Como brinca a historiadora Lilia Schwarcz, se a humanidade aprendesse com o passado, os historiadores seriam visionários. “Toda vez que passamos por uma grande crise, as pessoas acham que aprenderam alguma coisa. Ainda assim, vamos nos repetindo em termos de violência, intolerância, racismo, xenofobia. A humanidade é teimosa. Mas, já que é a primeira vez que essa geração vive algo do tipo, quem sabe algumas coisas não mudem?”

Para a líder zen-budista monja Cohen, a única certeza é que nada vai ser igual depois da crise. “É claro que vai haver uma mudança. A vida é mudança e transformação. Mas isso não garante que vamos aprender ética, que vamos nos tornar pessoas com maior qualidade de princípios. Se nos tornarmos, vai ser por quanto tempo?”, questiona ela, lembrando do 11 de setembro, data que supostamente mudou o mundo. 

A líder espiritual lembra que, na marcha da vida, o caminho é sempre para frente: “O planeta não deu uma paradinha para a gente voltar ao que era antes. Não tem um antes para voltar”. Segundo ela, repetir vícios como a ganância seria o pior dos erros. “Arriscar tudo para acumular poder é uma inversão de valores. Acontece quando, por exemplo, a primeira preocupação do presidente é com quem vai ser o ministro da fazenda, em vez de definir a educação e a saúde. A economia é o resultado de uma população saudável.” 
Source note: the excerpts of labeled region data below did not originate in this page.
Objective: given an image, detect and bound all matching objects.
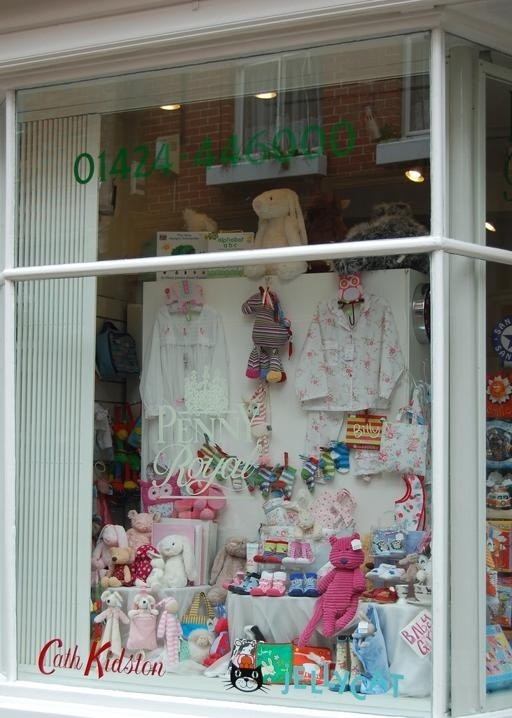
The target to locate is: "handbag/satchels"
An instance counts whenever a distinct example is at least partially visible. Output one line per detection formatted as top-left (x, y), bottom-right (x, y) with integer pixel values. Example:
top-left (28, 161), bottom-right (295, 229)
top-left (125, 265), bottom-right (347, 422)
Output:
top-left (379, 408), bottom-right (428, 476)
top-left (180, 592), bottom-right (214, 660)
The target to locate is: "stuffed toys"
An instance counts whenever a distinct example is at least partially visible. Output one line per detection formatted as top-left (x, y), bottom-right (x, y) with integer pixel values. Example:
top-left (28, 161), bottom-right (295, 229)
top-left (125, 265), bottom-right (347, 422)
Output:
top-left (91, 187), bottom-right (434, 692)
Não à toa a escritora Helena Vieira evoca a noção de “futurismo reprodutivo”, do pensador queer Lee Edelman, ao sugerir a recusa da noção de um futuro que pode ser controlado. “Acho que mais vale construir a crítica de qual encadeamento de atos trágicos nos trouxeram até aqui do que tentar adivinhar como vai ser o futuro”, afirma. 

Se não pode nos oferecer um serviço de vidente, o vírus, pelo menos, dá a possibilidade de olhar para o mundo de uma forma diferente, como lembra a monja Cohen. “É um momento de nos organizarmos internamente. Você é o administrador do seu corpo e da sua mente, é hora de administrá-los bem.” Para a monja, essa é a hora de apreciar o agora. “Não dá para pularmos para o futuro, então temos que atravessar essa pandemia enquanto ela nos atravessa.”